Given instruction: Reproduce the records below word for word, keeping every line unchanged.

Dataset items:
———

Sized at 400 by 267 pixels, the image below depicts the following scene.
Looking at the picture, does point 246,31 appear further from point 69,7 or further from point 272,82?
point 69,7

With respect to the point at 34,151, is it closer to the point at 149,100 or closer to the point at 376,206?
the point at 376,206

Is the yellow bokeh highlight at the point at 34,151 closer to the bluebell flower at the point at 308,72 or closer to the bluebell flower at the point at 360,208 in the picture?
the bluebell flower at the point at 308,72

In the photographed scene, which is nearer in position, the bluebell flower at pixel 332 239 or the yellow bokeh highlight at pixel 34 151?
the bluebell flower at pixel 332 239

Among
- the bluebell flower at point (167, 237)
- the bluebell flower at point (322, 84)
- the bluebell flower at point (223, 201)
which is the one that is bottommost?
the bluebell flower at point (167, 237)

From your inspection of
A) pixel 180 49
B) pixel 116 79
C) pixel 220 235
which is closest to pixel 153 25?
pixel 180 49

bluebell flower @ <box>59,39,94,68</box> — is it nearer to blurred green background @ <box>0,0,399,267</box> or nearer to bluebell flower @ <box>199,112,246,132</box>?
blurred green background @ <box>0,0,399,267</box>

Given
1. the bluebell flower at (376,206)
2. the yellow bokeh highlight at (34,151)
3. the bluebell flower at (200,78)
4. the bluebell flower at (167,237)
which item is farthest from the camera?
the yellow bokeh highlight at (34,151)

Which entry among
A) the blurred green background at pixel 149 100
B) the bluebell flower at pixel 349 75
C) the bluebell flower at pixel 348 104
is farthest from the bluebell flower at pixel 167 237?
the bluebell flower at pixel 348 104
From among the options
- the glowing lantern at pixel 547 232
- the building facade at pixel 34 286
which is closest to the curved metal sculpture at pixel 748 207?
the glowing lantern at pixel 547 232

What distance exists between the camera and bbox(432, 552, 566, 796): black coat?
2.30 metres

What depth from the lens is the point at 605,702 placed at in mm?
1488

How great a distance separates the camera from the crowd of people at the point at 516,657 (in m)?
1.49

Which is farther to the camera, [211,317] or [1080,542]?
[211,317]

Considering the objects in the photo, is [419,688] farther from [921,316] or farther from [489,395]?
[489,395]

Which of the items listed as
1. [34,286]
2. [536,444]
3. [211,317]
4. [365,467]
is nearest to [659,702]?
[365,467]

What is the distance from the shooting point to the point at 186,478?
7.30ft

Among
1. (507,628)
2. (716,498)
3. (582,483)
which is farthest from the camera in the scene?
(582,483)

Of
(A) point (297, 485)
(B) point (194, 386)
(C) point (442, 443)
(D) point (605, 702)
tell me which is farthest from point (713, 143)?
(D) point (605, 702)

———

Answer below:
Sized at 400 by 267 pixels, the image below depicts the following scene.
Looking at the picture, does point 246,31 appear further from point 69,7 or further from point 272,82?
point 69,7

With respect to the point at 34,151, is it closer to the point at 149,100 or closer to the point at 376,206?
the point at 376,206

Is the yellow bokeh highlight at the point at 34,151 closer to the bluebell flower at the point at 308,72 or closer to the bluebell flower at the point at 360,208 in the picture?
the bluebell flower at the point at 308,72

In the photographed scene, which is nearer in position, the bluebell flower at pixel 332 239 or the yellow bokeh highlight at pixel 34 151?
the bluebell flower at pixel 332 239

Among
- the bluebell flower at point (167, 237)
- the bluebell flower at point (322, 84)
- the bluebell flower at point (223, 201)
which is the one that is bottommost?
the bluebell flower at point (167, 237)

From your inspection of
A) pixel 180 49
B) pixel 116 79
C) pixel 220 235
which is closest to pixel 153 25?
pixel 180 49

bluebell flower @ <box>59,39,94,68</box> — is it nearer to blurred green background @ <box>0,0,399,267</box> or nearer to bluebell flower @ <box>199,112,246,132</box>?
blurred green background @ <box>0,0,399,267</box>

Given
1. the bluebell flower at (376,206)
2. the yellow bokeh highlight at (34,151)
3. the bluebell flower at (200,78)
4. the bluebell flower at (167,237)
which item is farthest from the camera?
the yellow bokeh highlight at (34,151)

Which entry among
A) the blurred green background at pixel 149 100
B) the bluebell flower at pixel 349 75
C) the bluebell flower at pixel 348 104
is farthest from the bluebell flower at pixel 167 237?
the bluebell flower at pixel 348 104
From among the options
- the glowing lantern at pixel 547 232
- the building facade at pixel 34 286
which is closest to the curved metal sculpture at pixel 748 207?
the glowing lantern at pixel 547 232

What distance exists between the camera and bbox(432, 552, 566, 796): black coat?
2.30 metres

What depth from the lens is the point at 605,702 placed at in mm?
1488

How great a distance separates the camera from the crowd of people at the point at 516,657 (in m)?
1.49

Which is farther to the camera, [211,317] or [1080,542]?
[211,317]

Considering the objects in the photo, is [419,688] farther from [921,316] or farther from [489,395]?
[489,395]

Which of the items listed as
1. [34,286]
2. [536,444]
3. [211,317]
4. [365,467]
is nearest to [659,702]?
[365,467]

What is the distance from the shooting point to the point at 186,478?
7.30ft

Among
1. (507,628)
2. (716,498)
3. (582,483)
which is farthest from the camera in the scene?
(582,483)

Of
(A) point (297, 485)
(B) point (194, 386)
(C) point (442, 443)
(D) point (605, 702)
tell me which is farthest from point (713, 143)?
(D) point (605, 702)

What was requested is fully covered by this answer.